Major oil and gas companies have commenced negotiations with the Government of Kazakhstan to settle the multibillion-dollar environmental fine related to the Kashagan field, reported Bloomberg, citing sources.
Earlier this year, Kazakh authorities ordered the North Caspian Operating Company (NCOC) consortium, which is the operator of the Kashagan field, to pay more than $5bn in fines.
It is alleged that the operator stored too much sulphur at the project.
Despite the operator’s successful legal challenge and denial of any misconduct, the government continues to pursue the penalty at the nation’s court of appeals.
According to sources, the oil and gas companies are proposing a cash settlement of approximately $200m, which could be used to fund social projects.
Oil majors have also committed to reducing sulphur storage to very low levels during the talks, they added.
If an agreement is reached, it will pave the way for the expansion of the Kashagan oil project, including setting up additional gas processing facilities, the sources said.
Kashagan is a $55bn offshore oil project, which has seen numerous setbacks and cost overruns.
Only a few weeks after it began operations, the facility had to be shut down in 2013 due to sulphurous gas corroding and cracking pipelines connecting the offshore field to the onshore processing complex.

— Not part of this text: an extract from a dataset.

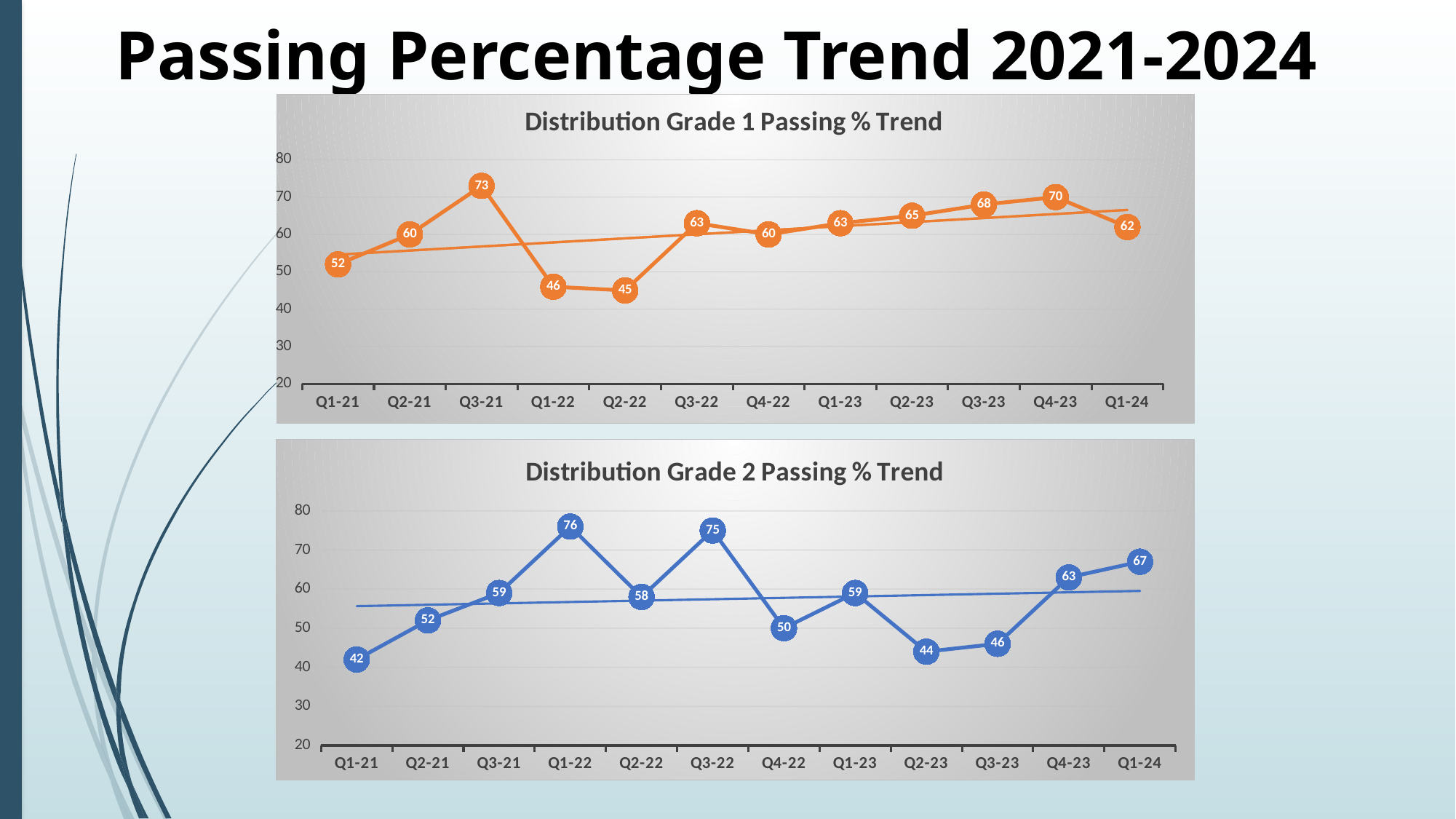
In the 'Distribution Grade 2 Passing % Trend' chart, which quarter has the lowest value? Q1-21 In the 'Distribution Grade 2 Passing % Trend' chart, what is the difference between the Q1-24 value and the Q1-21 value? 25 In the 'Distribution Grade 2 Passing % Trend' chart, which quarter has the highest value? Q1-22 In the 'Distribution Grade 1 Passing % Trend' chart, what is the difference between the Q4-23 value and the Q1-24 value? 8 In the 'Distribution Grade 2 Passing % Trend' chart, what is the value for Q1-22? 76 In the 'Distribution Grade 1 Passing % Trend' chart, which quarter has the lowest value? Q2-22 In the 'Distribution Grade 2 Passing % Trend' chart, is the value for Q2-23 greater or less than 50? less In the 'Distribution Grade 1 Passing % Trend' chart, do the values rise or fall from Q2-22 to Q4-23? rise In the 'Distribution Grade 1 Passing % Trend' chart, which is larger, the value for Q1-22 or the value for Q3-22? Q3-22 In the 'Distribution Grade 1 Passing % Trend' chart, what is the value for Q3-21? 73 How many quarters are plotted on the x axis of the 'Distribution Grade 1 Passing % Trend' chart? 12 What kind of chart is the 'Distribution Grade 2 Passing % Trend' chart? line chart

NCOC had to reduce output last year for longer than planned to repair an onshore preliminary gas separation unit, also known as a slug catcher.
The operating consortium members have warned that they could take their case to international arbitration should negotiations fail.
Japan’s Inpex and Chinese National Petroleum Corporation (CNPC) are also part of the NCOC.
This development follows a June court decision that did not uphold the findings of the Kashagan sulphur-storage inspection.
Kazakhstan’s Energy Ministry redirected the queries to the Environment Protection Ministry, which did not reply to the request for comment.
Exxon, Shell, TotalEnergies, Eni and Inpex refused to comment on the development and requests for comments from CNPC and NCOC did not elicit a response.
A separate arbitration involving $13bn in disputed charges is already underway involving the Kashagan partners.